Read more: Tax preparation checklist: Why an early tune-up can make tax filing easier
Looking back
Using a year-end checklist can help you avoid surprises and help ensure nothing falls through the cracks. It’s not meant to replace thoughtful planning but can be used for thoughtful, timely adjustments — so when the year closes, your tax strategy reflects intention, not urgency.
Looking ahead
You may be expecting to make some life changes in the coming year that could affect your finances — things like a new job, retirement, relocation, or sale of an asset. Running the numbers now can help you make informed decisions to proactively prepare for any potential tax impact.
Read more: What should be on my year-end financial checklist? Get a Sense Check
Final thoughts
Breaking the year into quarterly milestones can help you stay proactive, avoid last-minute surprises, and make more intentional decisions about what you owe — and what you keep — throughout the year. It can also shift how you think about taxes altogether and make informed choices along the way.

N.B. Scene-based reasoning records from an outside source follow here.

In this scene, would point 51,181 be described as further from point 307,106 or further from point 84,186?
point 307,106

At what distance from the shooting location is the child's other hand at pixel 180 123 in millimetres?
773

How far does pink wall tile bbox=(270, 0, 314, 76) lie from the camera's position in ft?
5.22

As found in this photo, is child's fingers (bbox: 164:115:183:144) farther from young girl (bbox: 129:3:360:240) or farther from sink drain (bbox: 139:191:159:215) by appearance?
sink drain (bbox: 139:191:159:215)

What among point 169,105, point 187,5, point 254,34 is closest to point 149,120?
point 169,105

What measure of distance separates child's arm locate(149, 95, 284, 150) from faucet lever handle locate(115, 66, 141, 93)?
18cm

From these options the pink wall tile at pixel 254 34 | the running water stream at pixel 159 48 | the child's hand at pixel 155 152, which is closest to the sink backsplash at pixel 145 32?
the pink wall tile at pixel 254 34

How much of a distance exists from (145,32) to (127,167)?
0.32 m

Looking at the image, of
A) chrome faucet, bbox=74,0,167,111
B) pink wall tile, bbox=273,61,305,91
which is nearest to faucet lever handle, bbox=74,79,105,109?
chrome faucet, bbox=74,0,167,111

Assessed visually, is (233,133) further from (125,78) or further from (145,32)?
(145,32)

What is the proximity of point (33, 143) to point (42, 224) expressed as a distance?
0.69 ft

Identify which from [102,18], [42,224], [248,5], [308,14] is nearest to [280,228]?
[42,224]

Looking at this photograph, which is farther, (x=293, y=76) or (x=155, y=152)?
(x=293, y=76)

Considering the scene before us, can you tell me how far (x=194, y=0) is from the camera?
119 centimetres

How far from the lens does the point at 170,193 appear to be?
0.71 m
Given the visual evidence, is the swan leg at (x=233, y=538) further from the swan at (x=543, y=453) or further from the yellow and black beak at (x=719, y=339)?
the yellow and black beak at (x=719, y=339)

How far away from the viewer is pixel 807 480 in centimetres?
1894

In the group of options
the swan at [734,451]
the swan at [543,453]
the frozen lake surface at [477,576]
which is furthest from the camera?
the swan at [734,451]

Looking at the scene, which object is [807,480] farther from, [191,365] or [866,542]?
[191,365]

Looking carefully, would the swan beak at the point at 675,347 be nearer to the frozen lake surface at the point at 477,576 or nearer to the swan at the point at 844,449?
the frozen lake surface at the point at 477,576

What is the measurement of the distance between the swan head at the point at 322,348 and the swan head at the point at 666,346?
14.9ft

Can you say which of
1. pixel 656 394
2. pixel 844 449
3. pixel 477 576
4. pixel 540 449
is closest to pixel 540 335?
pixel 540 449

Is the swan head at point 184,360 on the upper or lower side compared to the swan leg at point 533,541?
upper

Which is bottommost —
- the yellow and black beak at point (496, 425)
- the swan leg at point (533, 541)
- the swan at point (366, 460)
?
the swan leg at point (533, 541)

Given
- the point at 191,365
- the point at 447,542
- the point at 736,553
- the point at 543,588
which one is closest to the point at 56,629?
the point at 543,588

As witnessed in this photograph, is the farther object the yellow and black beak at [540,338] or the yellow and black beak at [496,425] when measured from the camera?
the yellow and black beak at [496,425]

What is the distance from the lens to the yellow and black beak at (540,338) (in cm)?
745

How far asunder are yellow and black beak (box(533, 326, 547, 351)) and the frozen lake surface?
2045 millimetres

Over time, a steady, seasonal approach can lead to fewer surprises, more confidence, and a clearer connection between your financial decisions and their tax impact.
This material is for informational purposes only and is not intended to provide investment, legal, or tax recommendations or advice. Tax laws are subject to change and vary based on individual circumstances. You should consult your own investment, legal, or tax professional regarding your specific situation.